Yes dear but they will not stop us from offering help

 last year  

That's unfortunate. Instead of being grateful, he even dismissed the idea that you felt betrayed with what he's done.

 last year  

He was stone-hearted towards seeing what he did as a wrongdoing.

 last year  

Well, you can't really know the mind of another except yours. He taught you a lesson and sometimes, we need just the right opportunity to prevent us from greater calamity in the future

 last year  

Dr. That's so lovely. Imagine not knowing in time and going into business partnership with such a character. It could be catastrophic.

 last year  

Very true, thank God for the early exposition

 last year  

And there is a great complexity in human relationships.
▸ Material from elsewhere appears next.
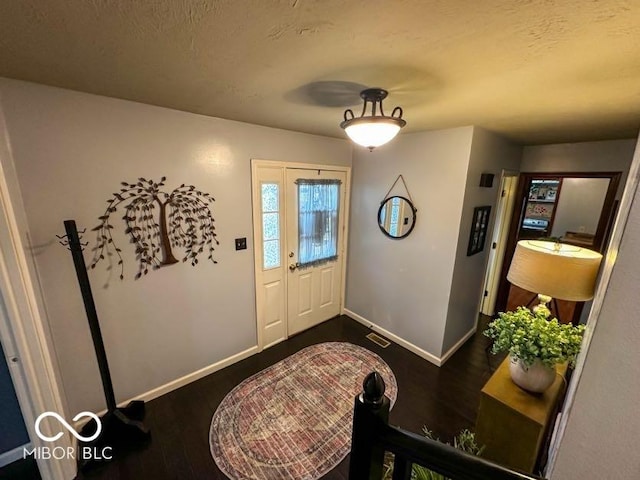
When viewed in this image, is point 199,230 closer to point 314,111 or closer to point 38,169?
point 38,169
It's difficult to understand why some people take such actions, but there's always a lesson for us to learn!

 last year  

Very difficult to understand. When you sit down and put yourself in their shoes, doing the same thing as they did would not be an option. What's their conviction for doing it? I don't know.

 last year  

Wow, he was willing to sabotage you for the sake of his own selfish interest, for someone that invited you to come and have a piece of the cake, he decided to take it all for himself, if that farmer wasn't a man that frown on dishonesty he could have gotten away with it or worse

Such friends are not meant to be kept around, they do more harm than good.

 last year  

Such friends are not meant to be kept around, they do more harm than good.

Such friendships are burden. Not worth the energy at all.